- **WORK ORDER**
Your output must consist solely of the lines from the one containing "United States, site archbold_FL-05." through the end of the records, reproduced exactly.

- **SUPPLIED ENTRIES**
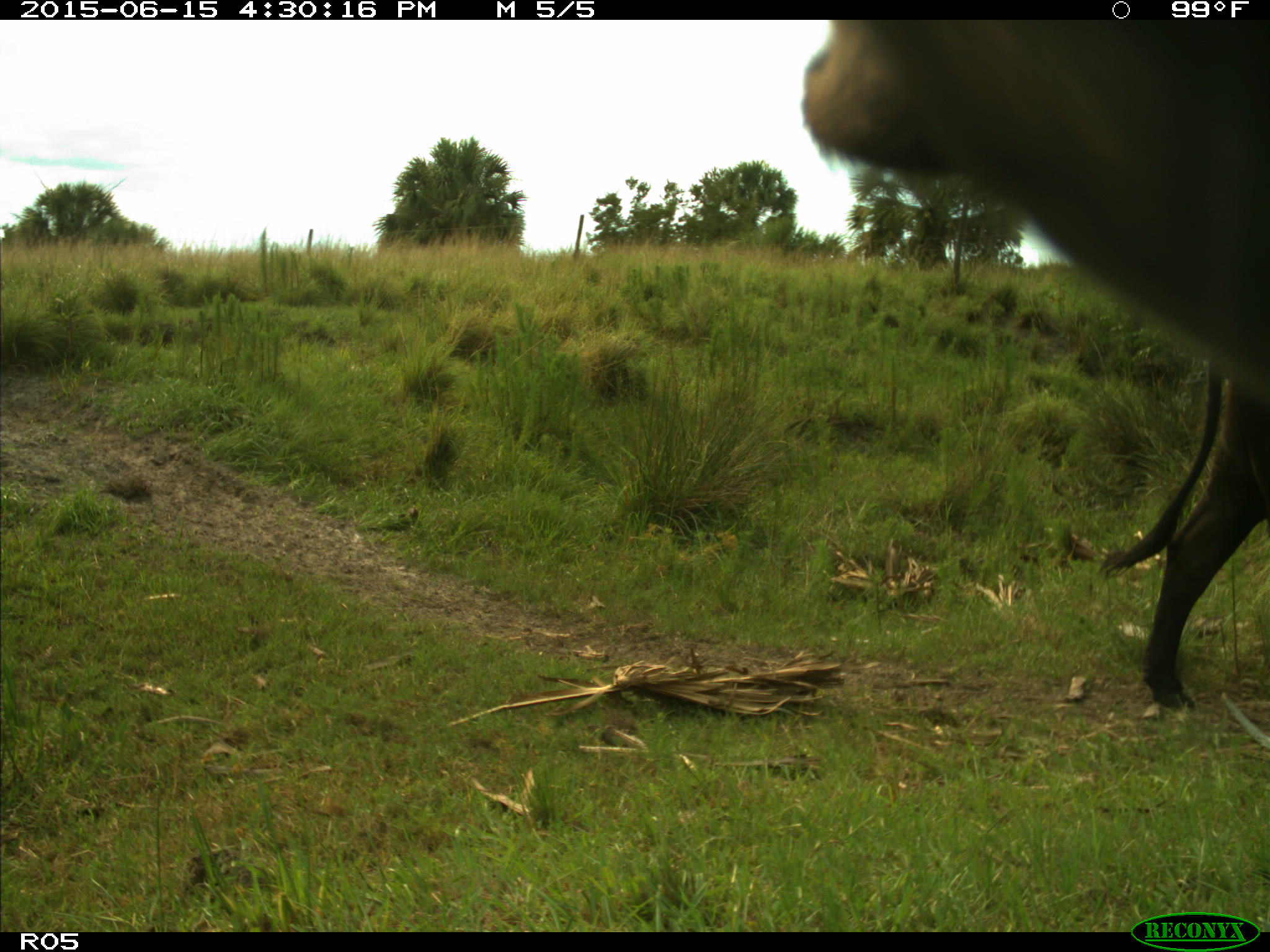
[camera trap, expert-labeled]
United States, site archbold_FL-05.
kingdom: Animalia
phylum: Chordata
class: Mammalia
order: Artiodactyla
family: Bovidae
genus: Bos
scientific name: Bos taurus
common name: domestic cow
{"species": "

- **SOLUTION TO THIS EXERCISE**
United States, site archbold_FL-05.
kingdom: Animalia
phylum: Chordata
class: Mammalia
order: Artiodactyla
family: Bovidae
genus: Bos
scientific name: Bos taurus
common name: domestic cow
{"species": "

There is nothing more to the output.